La ville de Berlin a prévu une fin à l'urbanisme "sauvage" de la capitale: d'ici 2010, au nom de l'esthétique et du dynamisme démographique et économique, Berlin doit devenir une ville ordonnée et définie, débarrassée de ses structures chaotiques héritées de la RDA et de ses lieux désaffectés, nid de son identité.

Dans la nuit estivale, la silhouette fantomatique de la carcasse de l'hôtel Radisson, mis à nu par les bulldozers, a ravivé un temps le souvenir de son prestige d'antan, quand il était le complice muet des figures de la guerre froide. Puis, un matin, il avait disparu.

C'est en fait l'ensemble de la place où l'hôtel se dressait, la fantasque Alexanderplatz, surnommée l'Alex, symbole de l'architecture communiste, que la ville veut rayer de la carte pour y ériger des gratte-ciels modernes, jalonnés d'espaces verts.

"C'est pas possible!" s'exclame Franck, né à Berlin-est il y a 40 ans, "l'Alex, c'était la réalisation d'un rêve de modernité pour nous. Un luxe d'y habiter".

D'autres lieux poignants de cette ville hantée par l'histoire du XXe siècle sont menacés, surtout à l'est. Des espaces n'obéissant à aucune loi, où les Berlinois ont puisé une liberté et une énergie particulières. En tout, une superficie de 30 km2 est concernée par le "projet de reconvalescence".

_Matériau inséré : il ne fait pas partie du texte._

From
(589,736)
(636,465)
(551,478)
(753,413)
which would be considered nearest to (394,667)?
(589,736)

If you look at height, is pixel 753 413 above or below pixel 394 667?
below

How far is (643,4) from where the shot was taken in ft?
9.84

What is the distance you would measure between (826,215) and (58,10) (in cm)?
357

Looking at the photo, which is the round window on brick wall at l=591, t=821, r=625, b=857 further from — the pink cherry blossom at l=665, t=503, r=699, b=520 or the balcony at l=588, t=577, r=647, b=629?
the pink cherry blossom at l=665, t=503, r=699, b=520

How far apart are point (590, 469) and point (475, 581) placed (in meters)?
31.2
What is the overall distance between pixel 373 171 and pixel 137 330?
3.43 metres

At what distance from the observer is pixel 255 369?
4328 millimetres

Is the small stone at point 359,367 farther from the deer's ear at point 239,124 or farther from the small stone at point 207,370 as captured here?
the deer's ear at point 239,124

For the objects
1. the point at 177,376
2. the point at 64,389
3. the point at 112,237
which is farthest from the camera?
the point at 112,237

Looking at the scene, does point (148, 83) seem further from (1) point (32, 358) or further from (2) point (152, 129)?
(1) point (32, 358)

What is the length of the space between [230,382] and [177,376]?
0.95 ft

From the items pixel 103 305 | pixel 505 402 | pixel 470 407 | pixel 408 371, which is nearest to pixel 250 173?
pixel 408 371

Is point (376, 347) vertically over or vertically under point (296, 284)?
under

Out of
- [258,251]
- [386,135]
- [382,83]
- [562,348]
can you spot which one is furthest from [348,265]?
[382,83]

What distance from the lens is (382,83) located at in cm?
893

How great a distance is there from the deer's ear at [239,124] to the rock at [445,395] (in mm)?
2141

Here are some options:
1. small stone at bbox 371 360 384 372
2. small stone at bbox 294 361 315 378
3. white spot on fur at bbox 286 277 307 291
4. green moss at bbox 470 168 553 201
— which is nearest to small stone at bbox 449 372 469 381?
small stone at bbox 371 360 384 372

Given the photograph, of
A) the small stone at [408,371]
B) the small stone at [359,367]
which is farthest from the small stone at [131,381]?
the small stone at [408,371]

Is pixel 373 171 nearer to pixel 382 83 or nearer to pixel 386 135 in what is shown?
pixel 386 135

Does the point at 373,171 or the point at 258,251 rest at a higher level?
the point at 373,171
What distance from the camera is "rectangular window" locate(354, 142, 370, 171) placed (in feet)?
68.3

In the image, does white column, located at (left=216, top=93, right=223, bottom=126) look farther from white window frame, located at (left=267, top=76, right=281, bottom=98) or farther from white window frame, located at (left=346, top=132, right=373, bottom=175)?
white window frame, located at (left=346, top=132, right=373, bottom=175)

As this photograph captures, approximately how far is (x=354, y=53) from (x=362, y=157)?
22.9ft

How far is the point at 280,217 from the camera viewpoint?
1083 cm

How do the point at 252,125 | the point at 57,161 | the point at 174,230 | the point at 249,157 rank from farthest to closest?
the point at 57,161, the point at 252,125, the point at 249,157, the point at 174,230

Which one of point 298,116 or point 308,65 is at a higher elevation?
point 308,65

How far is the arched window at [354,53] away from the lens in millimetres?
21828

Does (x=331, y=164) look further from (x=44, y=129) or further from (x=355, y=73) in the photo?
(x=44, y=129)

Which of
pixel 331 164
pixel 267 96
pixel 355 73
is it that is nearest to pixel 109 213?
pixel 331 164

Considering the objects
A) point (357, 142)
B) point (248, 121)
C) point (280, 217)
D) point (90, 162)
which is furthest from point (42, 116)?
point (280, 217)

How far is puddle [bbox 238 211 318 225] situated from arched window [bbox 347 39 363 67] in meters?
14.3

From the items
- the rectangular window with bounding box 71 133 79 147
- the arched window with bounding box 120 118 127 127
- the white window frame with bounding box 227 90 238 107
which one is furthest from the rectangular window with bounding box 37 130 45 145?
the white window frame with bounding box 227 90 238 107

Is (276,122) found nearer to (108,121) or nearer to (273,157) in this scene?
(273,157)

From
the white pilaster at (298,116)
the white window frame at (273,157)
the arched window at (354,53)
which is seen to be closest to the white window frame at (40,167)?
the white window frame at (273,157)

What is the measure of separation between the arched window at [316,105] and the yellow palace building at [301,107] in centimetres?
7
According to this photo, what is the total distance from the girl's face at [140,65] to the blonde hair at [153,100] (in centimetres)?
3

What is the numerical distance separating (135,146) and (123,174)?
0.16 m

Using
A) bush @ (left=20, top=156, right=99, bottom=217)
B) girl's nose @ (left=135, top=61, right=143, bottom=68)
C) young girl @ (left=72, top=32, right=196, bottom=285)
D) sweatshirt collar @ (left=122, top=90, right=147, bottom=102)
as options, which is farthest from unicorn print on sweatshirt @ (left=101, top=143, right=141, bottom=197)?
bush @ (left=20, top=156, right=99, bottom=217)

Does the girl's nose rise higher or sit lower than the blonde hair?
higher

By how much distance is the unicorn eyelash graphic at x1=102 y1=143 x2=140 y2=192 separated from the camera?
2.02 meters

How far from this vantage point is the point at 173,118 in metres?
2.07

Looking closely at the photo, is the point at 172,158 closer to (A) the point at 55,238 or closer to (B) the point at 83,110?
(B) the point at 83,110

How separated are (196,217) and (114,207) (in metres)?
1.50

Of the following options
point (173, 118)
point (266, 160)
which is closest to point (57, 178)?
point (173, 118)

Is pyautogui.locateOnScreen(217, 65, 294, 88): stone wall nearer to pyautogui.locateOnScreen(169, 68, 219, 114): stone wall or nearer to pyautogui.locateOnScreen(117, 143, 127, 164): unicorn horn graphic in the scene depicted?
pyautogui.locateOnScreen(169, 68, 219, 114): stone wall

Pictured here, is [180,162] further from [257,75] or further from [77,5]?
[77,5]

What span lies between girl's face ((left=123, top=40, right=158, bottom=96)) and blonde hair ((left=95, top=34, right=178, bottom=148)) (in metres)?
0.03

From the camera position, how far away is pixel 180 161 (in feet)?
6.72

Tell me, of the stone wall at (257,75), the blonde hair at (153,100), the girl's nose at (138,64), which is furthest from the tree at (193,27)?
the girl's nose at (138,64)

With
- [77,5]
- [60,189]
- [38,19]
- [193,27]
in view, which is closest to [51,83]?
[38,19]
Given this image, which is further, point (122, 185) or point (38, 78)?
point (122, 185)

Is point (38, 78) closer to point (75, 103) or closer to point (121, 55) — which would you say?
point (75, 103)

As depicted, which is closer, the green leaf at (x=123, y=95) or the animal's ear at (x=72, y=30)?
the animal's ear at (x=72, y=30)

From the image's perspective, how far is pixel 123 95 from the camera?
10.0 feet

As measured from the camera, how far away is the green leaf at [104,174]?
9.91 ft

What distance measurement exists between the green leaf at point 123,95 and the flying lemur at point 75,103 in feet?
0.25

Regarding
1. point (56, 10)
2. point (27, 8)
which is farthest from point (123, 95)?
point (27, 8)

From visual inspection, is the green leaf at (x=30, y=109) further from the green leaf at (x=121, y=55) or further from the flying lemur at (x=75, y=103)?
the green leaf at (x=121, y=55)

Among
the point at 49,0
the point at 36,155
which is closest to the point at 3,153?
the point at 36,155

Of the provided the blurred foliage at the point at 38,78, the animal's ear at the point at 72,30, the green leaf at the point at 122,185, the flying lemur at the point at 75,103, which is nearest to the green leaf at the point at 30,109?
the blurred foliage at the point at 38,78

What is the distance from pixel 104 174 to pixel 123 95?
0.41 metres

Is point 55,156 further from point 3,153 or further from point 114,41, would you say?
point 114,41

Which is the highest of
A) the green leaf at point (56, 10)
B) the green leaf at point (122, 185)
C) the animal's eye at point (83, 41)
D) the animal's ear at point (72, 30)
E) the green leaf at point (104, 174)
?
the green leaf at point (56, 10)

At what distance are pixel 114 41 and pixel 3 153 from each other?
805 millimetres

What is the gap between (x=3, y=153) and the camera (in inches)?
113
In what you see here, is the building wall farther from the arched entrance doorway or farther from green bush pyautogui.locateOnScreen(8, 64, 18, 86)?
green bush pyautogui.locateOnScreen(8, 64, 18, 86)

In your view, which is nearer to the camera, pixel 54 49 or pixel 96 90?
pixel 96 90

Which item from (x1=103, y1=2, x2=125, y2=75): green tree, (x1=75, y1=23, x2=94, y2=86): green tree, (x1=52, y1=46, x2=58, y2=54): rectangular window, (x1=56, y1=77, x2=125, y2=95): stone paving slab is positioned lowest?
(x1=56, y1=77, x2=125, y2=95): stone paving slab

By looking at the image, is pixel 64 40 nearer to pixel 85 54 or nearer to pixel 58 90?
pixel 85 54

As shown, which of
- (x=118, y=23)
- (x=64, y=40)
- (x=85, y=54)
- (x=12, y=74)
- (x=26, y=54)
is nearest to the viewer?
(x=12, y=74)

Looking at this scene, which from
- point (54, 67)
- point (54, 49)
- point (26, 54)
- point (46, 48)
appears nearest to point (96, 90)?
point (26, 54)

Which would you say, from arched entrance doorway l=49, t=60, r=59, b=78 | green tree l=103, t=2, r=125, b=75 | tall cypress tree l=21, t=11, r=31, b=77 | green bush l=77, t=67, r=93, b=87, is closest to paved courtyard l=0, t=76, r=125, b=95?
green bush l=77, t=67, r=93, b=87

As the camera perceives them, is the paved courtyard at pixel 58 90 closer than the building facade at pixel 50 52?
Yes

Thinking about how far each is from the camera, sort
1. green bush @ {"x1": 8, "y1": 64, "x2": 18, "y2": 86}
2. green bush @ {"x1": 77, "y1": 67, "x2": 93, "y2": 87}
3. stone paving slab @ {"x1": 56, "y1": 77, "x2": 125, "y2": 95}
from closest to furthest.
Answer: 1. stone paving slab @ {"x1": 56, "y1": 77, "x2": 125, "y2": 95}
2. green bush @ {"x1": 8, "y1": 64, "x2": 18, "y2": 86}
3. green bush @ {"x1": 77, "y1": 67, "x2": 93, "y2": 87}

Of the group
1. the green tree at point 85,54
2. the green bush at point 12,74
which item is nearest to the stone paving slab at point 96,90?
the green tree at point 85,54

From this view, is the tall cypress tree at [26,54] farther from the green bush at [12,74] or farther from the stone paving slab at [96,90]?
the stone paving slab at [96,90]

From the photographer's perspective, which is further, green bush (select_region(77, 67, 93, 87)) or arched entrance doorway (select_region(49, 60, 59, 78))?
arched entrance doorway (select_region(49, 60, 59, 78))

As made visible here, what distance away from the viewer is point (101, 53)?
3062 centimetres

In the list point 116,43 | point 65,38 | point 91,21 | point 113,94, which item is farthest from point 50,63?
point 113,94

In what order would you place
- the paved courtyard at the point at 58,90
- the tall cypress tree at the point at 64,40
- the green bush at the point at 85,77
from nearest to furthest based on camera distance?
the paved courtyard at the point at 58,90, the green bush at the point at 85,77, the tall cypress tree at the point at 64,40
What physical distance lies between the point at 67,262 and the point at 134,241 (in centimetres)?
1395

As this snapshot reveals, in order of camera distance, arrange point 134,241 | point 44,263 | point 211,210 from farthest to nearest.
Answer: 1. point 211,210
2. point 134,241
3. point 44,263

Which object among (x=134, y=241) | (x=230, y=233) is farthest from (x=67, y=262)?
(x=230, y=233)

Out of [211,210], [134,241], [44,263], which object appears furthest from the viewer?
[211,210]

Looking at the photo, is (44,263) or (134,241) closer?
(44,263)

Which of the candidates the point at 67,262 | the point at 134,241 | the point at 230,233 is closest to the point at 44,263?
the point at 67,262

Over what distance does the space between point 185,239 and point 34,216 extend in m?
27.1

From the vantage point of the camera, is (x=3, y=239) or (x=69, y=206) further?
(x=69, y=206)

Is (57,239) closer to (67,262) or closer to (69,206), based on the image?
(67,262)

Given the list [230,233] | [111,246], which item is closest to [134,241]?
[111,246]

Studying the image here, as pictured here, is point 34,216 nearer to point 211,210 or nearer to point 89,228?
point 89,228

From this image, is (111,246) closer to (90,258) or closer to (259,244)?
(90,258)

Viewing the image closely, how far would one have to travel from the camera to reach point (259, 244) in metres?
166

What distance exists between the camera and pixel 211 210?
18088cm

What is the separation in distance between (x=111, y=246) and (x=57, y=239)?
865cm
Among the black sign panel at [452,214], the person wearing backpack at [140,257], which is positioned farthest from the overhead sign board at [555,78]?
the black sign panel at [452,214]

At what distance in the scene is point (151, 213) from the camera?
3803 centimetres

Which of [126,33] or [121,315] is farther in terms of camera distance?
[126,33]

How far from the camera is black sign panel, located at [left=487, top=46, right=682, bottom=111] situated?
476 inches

"Nous voulons calquer le plan de la ville sur celui d'avant le bombardement dévastateur de 1945 : compléter les pâtés de maison, restructurer les espaces vides, retracer les axes", explique Margaritta Hubmer, historienne de l'art attachée à la municipalité. "Nous voulons embellir le cadre de vie pour attirer plus d'habitants, de commerces et d'entreprises", explique-t-elle.

Avec 3,4 millions d'habitants pour une superficie cinq fois supérieure à celle de Paris, Berlin souffre d'une démographie stagnante. Elle qui comptait sur son nouveau statut de capitale pour susciter un boom démographique doit assister à l'exode vers la banlieue de nombreux Berlinois de l'ouest que la division avait privé d'une telle perspective.
Le déménagement des centres de pouvoir a entraîné dans son sillage des firmes de la nouvelle économie mais pas les entreprises traditionnelles qui se sont contentées d'installer une "vitrine" à Berlin.

En cours de réflexion depuis plusieurs années, le projet, dont la maquette est exposée jusqu'en octobre au musée Spreespeicher, devra surmonter de nombreux obstacles pour se réaliser, comme la difficulté de trouver des investisseurs pour financer les constructions. Mais surtout, le projet divise les Berlinois et suscite un débat sur l'identité de la ville.

Certains mettent le holà à l'énergie déployée à effacer les stigmates de la division passée. Onze ans après la réunification, le Mur a été pulvérisé, le nom des rues changé, des statues à la gloire de héros communistes retirées...

Mitte, quartier du centre de l'ancien Berlin-est sacré refuge de la subculture en 1990, a été transfiguré. Les immeubles ont été rénovés, des cafés snobs-branchés ont ouvert, tandis que le Tacheles, un squatt mythique d'artistes, est devenu un musée pour touristes.
Seul survivant de la bohème balayée, "l'Eimer", une boîte de nuit grunge, a reçu l'ordre de déménager d'ici l'hiver.

C'est le même sort qui menace la nouvelle artère de la subculture berlinoise le long des rives de la Spree. Des boîtes de nuit-institutions comme "Maria" am Ostbahnhof, "Tempodrom" ou "l'Ostgut", qui occupent des immeubles désaffectés d'ex-RDA, ont été priés de chercher un nouvel espace pour faire place à trois bâtiments en verre destinés à abriter des bureaux.

Des projets qui donnent "la chair de poule" à Norbert, chef de l'Ostgut, dégoûté de "ces politiciens qui vantent la subculture berlinoise pour attirer les investisseurs, tout en signant son arrêt de mort".